The table of contents belongs to a 200-page typewritten translation of a Holocaust survivor’s account of that horrible era. I scanned the document and have been trying to wrestle it into proper format. Abbyy FineReader Pro 12 did a surprisingly good job of OCR, but in the process it applied a lot of formatting to the output. Some was appropriate — the author used italics extensively — and some was random, such as switching to bold or using a different font. I wanted to preserve the italics mainly, so I saved the OCR as an .odt file and have been editing that for style and format.

I have been using LO (and OOo before it) for a decade or so, and I am well acquainted with the use of styles. In fact, I don’t know how we managed in the days BS (Before Styles). continued …

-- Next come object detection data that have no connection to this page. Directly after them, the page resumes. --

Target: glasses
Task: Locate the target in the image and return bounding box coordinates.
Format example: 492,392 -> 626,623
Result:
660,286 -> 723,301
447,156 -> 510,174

Somehow the second part of my comment was disappeared. I’ll just add that I do know how to get LO Writer to make a Table of Contents, but in this case I wanted to preserve the original pagination and format.

I figured out a workaround: change the default styles (paragraph and character) to match the style in use. Or maybe in some parts of the document I can go back to the source and strip all formatting from it, which I probably should have done in the first instance. Thank you for your time.

You should have mentioned that the document came from OCR. This is very important information for the problem at stake. It explains a huge part of the formatting, notably wrong decisions about formatting breaks.

When a document is acquired “mechanically”, manually checking and fixing the result is required. I understand your desire to preserve the original aspect. I think it would be simpler if you choose a monospace font since characters in typewriter all had the same width. But perhaps I misinterpret the word “typewritten” because you say there are italics.

Anyway, you’re right you have to tune the styles. For that, you must choose between full styles and full direct formatting. The number of styles with similar names and the lack of character styles suggests you’re closer to direct formatting than styling. Styling may cause the necessity to delete empty paragraph which were added by the OCR process to translate vertical spacing.

I would have mentioned the “mechanical” origin of the material had it occurred to me that it might be relevant. Only in retrospect does it now appear obvious to me.
The original material was actually a photo copy of what looks like a typewritten manuscript, using a monospaced courier-like font. It’s undated but probably ca. 1988. On closer inspection (magnifying glass), it looks like it came out of a 24-pin dot-matrix printer, which explains how it contains italic (actually slanted) portions.